Buoyed by the show of support, Bin Salman adopted a decisive and heavy-handed approach toward the Howeitat youths, sanctioning additional arrests and even the imposition of the death penalty. The London-based Howeitat opposition appealed to the international community to intervene on humanitarian grounds alleging that they are being displaced from their traditional tribal land, and that the appropriation of their property is predicated on serious shortcomings in Saudi Arabia’s laws of eminent domain. They are also calling upon foreign countries and businesses involved with the Neom project to use whatever leverage they can to protect the human rights of the Howeitat. The Howeitat number about 40,000 in Saudi Arabia and comprise about 8 percent of the population in the Tabuk province. The opposition to the Neom project is centered in al-Khurayba and its vicinity, on the coast of the Red Sea near the border with Jordan, whereas the paramount shaykh is based further south in port Duba, the historical center of the Huwaitat.

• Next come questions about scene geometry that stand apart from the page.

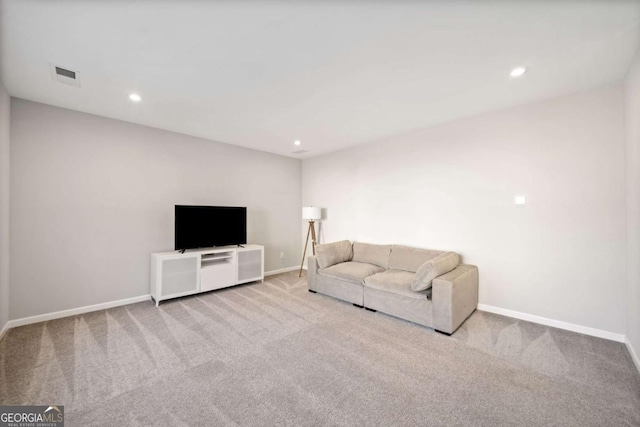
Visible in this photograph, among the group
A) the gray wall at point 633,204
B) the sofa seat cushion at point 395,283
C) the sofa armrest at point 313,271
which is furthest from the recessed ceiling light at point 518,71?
the sofa armrest at point 313,271

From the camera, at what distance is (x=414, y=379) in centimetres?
196

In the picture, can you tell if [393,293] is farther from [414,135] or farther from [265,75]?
[265,75]

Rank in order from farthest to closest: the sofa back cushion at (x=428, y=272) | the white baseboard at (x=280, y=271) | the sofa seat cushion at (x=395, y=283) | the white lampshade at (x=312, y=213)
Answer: the white baseboard at (x=280, y=271) < the white lampshade at (x=312, y=213) < the sofa seat cushion at (x=395, y=283) < the sofa back cushion at (x=428, y=272)

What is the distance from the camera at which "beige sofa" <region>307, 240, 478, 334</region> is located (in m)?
2.73

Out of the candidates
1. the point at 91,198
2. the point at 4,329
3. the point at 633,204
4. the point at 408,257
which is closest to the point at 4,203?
the point at 91,198

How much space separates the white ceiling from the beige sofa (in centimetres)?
198

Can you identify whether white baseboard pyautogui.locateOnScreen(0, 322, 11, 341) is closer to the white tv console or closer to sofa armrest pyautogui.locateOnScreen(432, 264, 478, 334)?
the white tv console

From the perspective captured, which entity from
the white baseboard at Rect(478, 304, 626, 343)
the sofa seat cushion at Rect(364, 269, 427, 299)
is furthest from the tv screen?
the white baseboard at Rect(478, 304, 626, 343)

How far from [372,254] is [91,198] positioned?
4.05 m

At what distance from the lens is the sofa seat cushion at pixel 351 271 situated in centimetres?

The Neom project and the state’s policies for appropriating the land on which it is being built have deepened a rift within the Howeitat tribe and undermined the ability of its leadership to lay claim to a powerful constituency. This gives testament to the erosion of the authority of tribal leaders in Saudi Arabia, especially over young people. Moreover, the regime is learning that the promotion of nationalism works in antithetical ways. Encouraging civic engagement and the notion that individuals have responsibilities toward their nation, raises expectations about the individual rights they ought to enjoy, such as the freedom of expression and freedom of assembly. The case of the Howeitat’s division over the issue of Neom brings into view the dramatic restructuring of state-society relations and portends a decidedly weaker role for tribes and kinship groups in Mohammed bin Salman’s “new Saudi Arabia.”